Raue Seeluft pfeift übers Deck und meine Finger sind beinahe zu steif, um weiterzuschreiben. Die Sonne steht tief und lässt die Eisschollen auf dem grauen Ozean leuchten wie vom Himmel gefallene Sterne. In diesen Breitengraden schmilzt das Eis selbst in den Sommermonaten nicht. Im Winter härtet es sich wie ein Panzer, zermalmt Schiffe und spaltet Gestein. Seit Urzeiten bedeckt es die Polkappen der Erde und wird bis in alle Ewigkeit bestehen bleiben. Es ist ein tröstlicher Gedanke, dass es in dieser unsteten Welt noch Dinge gibt, die unveränderlich sind. Unantastbar. Auch wenn die Flamme der Zivilisation noch so hell lodert, sind unsere Spuren im Eis nur Funkenschläge. Die Menschheit wird eines Tages vergehen wie so viele Spezies vor ihr. Das Eis ist ewig.
Das ist ein Auszug aus meiner Kurzgeschichte »Ewiges Eis«, die ich zur diesjährigen Qindie-Anthologie Dunkle Wasser beigesteuert habe. Die Geschichte spielt während einer Forschungsexpedition im Nordmeer anno 1897. Damals mag es diese Vorstellung vom ewigen Eis tatsächlich noch gegeben haben – heute wissen wir, dass schon ein paar Grad Klimaerwärmung unsere Polkappen unaufhaltsam schmelzen lassen.
In der Geschichte wird ein seltsamer Gegenstand an Bord des Expeditionsschiffs gespült.
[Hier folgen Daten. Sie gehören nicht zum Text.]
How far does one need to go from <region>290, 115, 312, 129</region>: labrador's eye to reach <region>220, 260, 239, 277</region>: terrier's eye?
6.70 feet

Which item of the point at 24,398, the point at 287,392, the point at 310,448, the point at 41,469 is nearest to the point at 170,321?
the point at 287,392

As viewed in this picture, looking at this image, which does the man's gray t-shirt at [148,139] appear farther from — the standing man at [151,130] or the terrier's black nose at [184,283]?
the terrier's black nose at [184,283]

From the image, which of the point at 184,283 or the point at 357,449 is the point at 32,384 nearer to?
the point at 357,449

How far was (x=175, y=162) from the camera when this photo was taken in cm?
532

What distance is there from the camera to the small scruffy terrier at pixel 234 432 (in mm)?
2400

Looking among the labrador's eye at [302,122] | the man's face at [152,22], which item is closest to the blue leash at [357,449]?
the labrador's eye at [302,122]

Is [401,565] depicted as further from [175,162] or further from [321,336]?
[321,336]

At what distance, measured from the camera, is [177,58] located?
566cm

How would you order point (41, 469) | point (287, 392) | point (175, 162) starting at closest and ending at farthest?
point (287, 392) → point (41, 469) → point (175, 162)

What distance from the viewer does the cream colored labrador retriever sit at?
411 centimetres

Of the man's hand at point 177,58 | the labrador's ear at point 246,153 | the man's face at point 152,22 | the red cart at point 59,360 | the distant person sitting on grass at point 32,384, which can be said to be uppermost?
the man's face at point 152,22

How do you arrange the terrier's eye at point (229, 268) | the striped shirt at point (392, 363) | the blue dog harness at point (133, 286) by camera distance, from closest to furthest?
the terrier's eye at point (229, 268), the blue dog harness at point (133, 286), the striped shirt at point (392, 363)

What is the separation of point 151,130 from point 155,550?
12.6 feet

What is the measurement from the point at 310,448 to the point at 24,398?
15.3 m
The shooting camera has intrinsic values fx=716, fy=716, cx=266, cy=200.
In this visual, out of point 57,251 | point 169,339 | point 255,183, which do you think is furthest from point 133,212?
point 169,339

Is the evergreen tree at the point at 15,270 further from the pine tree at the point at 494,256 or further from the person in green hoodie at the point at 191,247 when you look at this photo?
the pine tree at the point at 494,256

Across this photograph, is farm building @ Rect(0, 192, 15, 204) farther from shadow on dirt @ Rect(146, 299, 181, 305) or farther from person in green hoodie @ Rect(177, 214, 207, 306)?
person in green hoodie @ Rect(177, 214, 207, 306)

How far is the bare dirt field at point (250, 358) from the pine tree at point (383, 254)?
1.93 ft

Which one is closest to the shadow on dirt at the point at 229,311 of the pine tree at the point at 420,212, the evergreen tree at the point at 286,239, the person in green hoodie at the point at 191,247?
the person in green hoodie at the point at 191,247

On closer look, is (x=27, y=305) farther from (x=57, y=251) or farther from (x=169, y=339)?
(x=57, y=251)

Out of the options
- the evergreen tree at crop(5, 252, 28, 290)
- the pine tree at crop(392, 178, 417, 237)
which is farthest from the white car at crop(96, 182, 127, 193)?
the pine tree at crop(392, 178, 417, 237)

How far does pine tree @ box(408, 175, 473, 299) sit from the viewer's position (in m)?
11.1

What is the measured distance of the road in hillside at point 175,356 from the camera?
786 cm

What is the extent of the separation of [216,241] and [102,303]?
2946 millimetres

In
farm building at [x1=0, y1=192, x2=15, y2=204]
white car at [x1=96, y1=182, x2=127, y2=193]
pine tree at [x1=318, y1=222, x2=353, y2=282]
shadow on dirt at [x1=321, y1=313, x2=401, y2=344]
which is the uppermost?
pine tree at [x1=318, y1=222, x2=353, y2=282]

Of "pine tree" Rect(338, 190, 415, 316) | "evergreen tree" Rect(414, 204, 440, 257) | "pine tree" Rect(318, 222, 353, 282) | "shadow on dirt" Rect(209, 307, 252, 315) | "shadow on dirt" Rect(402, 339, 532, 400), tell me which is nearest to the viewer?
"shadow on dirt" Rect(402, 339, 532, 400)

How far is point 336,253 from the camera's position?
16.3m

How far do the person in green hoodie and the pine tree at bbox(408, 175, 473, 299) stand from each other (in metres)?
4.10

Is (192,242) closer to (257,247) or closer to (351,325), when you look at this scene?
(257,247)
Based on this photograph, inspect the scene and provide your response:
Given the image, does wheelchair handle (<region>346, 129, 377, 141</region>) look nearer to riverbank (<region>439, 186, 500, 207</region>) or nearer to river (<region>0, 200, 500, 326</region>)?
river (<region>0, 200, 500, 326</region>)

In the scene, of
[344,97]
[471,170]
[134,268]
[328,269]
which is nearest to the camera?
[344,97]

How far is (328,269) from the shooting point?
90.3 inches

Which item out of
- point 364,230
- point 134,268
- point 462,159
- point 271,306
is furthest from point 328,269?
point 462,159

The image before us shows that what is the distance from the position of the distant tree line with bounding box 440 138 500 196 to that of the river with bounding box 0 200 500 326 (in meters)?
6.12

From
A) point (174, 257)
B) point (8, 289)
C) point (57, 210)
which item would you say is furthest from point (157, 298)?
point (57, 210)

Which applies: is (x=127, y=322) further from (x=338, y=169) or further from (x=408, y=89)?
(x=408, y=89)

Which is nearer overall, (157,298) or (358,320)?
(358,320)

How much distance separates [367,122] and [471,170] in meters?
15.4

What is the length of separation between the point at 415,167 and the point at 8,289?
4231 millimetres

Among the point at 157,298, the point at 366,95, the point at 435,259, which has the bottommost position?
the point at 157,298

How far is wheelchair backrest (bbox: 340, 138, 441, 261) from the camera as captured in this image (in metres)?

Und erst in der warmen Schiffskajüte enthüllt er sein schauriges Geheimnis. Für »Ewiges Eis« habe ich Climate-Fiction mit Grusel à la Lovecraft und einer Prise Feminismus gemischt. Trotz des kalten Settings ist der Text übrigens im vergangenen Hitzesommer bei über 30° C Wohnungstemperatur entstanden. Der Klimawandel lässt grüßen.
Die Anthologie gibt es als Taschenbuch im Kindle-Format bei Amazon und als E-Book in vielen weiteren Shops, zum Beispiel bei Thalia oder Weltbild.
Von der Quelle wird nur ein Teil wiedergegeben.